TEXTO SELECIONADO:

________________

LiterawebRenato CardosoSOB O OLHAR DE UM PROFESSOR

Série: “Sob o olhar de um professor” – Cap.#10 – Crônica: “Um dia agitado no sexto ano” – Renato Cardoso

Série publicada aos domingos na Revista Entre Poetas & Poesias. Instagram: @professorrenatocardoso / @literaweb / @devaneiosdumpoeta / @revistaentrepoetas

Série: “Sob o olhar de um professor” – Cap.#10 – Crônica: “Um dia agitado no sexto ano” – Renato Cardoso

Esse livro não tem a intenção de contar nada em seu tempo cronológico, nem tão pouco em ordem de importância. As histórias estão sendo contadas conforme vão acontecendo ou conforme vão sendo lembradas. A ideia é dividir o que acontece no magistério com um professor comum.

________________

DADOS:
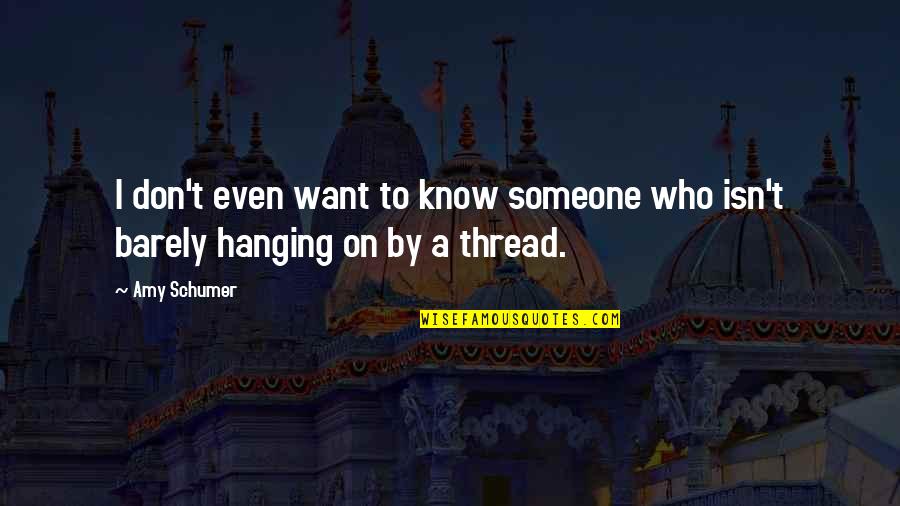 All I Want Is To Be With You Quotes By Amy Schumer: I don't even want to know someone who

________________

TAREFAS:
1/ Resuma o texto selecionado em duas frases.
2/ Devolva sem alterações o trecho do texto selecionado que se inicia nas palavras que contêm "Série publicada aos" e vai até "um professor comum.".
Baseie-se somente no texto selecionado.

RESPOSTAS:
1/ O texto selecionado apresenta o capítulo 10 da série "Sob o olhar de um professor", de Renato Cardoso, com a crônica "Um dia agitado no sexto ano", publicada aos domingos na Revista Entre Poetas & Poesias. O livro não segue ordem cronológica nem de importância, pois as histórias são contadas conforme acontecem ou são lembradas, com a ideia de dividir o que acontece no magistério com um professor comum.

2/
Série publicada aos domingos na Revista Entre Poetas & Poesias. Instagram: @professorrenatocardoso / @literaweb / @devaneiosdumpoeta / @revistaentrepoetas

Série: “Sob o olhar de um professor” – Cap.#10 – Crônica: “Um dia agitado no sexto ano” – Renato Cardoso

Esse livro não tem a intenção de contar nada em seu tempo cronológico, nem tão pouco em ordem de importância. As histórias estão sendo contadas conforme vão acontecendo ou conforme vão sendo lembradas. A ideia é dividir o que acontece no magistério com um professor comum.